Но Балябин твердо знал, зачем он живет, и гигантский мир, окружавший его, был ясен и правилен. Он всегда прекрасно улавливал опытным чутьем ясновидящего-физикалиста, сколько и каких потребно сил устремить в бескрайнюю структуру мироздания, чтобы высечь заветную искру облюбованного успеха. И в этой гиперзадаче тело служило ему могучим инструментом, к которому он относился с тщательным уважением знатока, ибо оно умело безотказно повиноваться. Мысли о вечном и божественном не донимали его по ночам изматывающей бессонницей. Истое дитя неверующей эпохи Балябин жил, не отнимая у Бога много времени, невзирая на свою активную деятельность у самого изголовья крупнейшего из государств истории. Так уж вышло. Просто им обоим, Балябину и Богу, некогда было заниматься друг другом: слишком много кругом было иных кровоточащих дел.

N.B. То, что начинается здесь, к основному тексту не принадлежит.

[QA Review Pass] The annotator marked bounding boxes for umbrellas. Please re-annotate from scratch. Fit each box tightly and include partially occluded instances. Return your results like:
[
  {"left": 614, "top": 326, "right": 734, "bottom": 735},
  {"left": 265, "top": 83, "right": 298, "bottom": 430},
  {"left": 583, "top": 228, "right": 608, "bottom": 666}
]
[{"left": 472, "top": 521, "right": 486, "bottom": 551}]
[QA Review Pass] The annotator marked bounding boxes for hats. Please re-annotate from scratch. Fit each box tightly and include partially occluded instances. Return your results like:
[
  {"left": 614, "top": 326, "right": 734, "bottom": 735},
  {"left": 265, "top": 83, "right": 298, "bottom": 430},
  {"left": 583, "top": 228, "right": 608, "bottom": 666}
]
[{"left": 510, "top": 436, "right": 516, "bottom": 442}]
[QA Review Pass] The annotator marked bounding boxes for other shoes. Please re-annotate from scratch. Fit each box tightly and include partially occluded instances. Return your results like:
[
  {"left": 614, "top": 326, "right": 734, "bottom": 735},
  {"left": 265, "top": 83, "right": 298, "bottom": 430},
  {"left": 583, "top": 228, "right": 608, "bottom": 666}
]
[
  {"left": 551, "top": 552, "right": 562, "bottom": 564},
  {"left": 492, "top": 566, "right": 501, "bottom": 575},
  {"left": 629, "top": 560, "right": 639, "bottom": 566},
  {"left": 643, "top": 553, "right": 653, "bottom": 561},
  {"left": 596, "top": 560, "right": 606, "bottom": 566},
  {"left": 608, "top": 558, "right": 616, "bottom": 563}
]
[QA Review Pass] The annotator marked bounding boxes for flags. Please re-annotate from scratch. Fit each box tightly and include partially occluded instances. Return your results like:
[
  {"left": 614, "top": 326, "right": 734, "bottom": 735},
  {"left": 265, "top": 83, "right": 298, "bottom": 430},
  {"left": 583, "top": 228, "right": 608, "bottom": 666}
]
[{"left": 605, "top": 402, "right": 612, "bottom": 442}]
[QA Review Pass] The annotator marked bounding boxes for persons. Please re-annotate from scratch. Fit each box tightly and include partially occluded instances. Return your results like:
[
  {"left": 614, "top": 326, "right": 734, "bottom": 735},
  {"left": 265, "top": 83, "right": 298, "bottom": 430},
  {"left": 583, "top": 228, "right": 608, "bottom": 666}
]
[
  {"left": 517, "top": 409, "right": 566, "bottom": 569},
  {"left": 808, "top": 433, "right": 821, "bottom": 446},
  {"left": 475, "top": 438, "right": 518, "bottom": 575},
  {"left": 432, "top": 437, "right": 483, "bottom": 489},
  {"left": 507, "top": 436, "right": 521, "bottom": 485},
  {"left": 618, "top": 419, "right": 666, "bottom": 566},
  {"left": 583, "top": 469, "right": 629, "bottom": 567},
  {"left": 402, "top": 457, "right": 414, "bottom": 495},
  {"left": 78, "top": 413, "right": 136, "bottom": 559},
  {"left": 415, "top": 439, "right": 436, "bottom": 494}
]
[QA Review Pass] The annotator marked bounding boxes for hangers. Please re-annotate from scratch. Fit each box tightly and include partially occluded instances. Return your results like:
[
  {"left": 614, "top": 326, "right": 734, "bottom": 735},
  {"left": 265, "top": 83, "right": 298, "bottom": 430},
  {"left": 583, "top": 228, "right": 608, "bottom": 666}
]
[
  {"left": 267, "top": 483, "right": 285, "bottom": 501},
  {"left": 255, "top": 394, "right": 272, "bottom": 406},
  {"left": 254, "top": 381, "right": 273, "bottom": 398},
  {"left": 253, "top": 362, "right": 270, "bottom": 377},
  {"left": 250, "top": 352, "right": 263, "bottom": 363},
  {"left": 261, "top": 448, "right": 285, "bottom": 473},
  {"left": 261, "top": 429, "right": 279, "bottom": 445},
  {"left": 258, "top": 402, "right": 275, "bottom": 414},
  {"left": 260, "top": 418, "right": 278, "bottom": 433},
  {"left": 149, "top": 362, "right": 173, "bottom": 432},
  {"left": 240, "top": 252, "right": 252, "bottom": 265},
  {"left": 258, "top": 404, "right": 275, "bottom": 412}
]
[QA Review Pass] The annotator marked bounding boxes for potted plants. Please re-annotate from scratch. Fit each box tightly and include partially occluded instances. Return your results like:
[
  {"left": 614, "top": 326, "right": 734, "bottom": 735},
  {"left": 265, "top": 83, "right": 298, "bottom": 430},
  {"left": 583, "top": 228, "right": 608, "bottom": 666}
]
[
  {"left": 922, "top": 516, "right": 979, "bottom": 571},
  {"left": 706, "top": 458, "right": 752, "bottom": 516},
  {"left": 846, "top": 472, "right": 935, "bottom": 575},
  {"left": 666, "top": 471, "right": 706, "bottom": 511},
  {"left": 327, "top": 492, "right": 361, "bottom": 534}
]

Не было также у Григория Владимировича умения оставаться наедине с природой, ибо назойливые комары со всего леса моментально устремлялись к океанам теплой вкусной крови, а бестолково-трудолюбивые муравьи не давали мять ароматную траву и беззаботно слушать пение птиц. На все эти нехитрые прелести Григорий Владимирович не был падок с детства и презирал их как сущие проявления ранимого романтизма. Он любил атлетические нагрузки на тело, добрую баню, остро отточенный прыжок в холодную воду, горячую пищу, рокот своего командного голоса. Самый образ мира был для него острием. Не важно чего, но острием. А все, что было пробиваемо и разрываемо им, представлялось скучным недоразумением, не достойным внимания сановного мужа. К вольным художникам, вообще к людям настроения он относился будто к существам пониженного хромосомного набора, и тогда раскатам камнедробительного смеха не было пределов. В детстве, еще при живых родителях, он собирал марки и даже какие-то значки, но со временем все остатки досуга убрались прочь. Максимальный коэффициент полезного действия по генеральным направлениям деятельности окупит все и вся. В школе он не мог выбраться из состояния постоянных удовлетворительных оценок по истории, ибо самый привкус «перебирания сплошных чужих ошибок, заблуждений, недомыслий, безволий» прямо-таки бесил его, и он как-то раз выпалил школьному учителю, что всей мировой истории он противопоставляет свою собственную… Его жестоко осмеяли всем классом, и потому после выпуска он никогда ни с кем не виделся, считая сентиментальность дурным тоном.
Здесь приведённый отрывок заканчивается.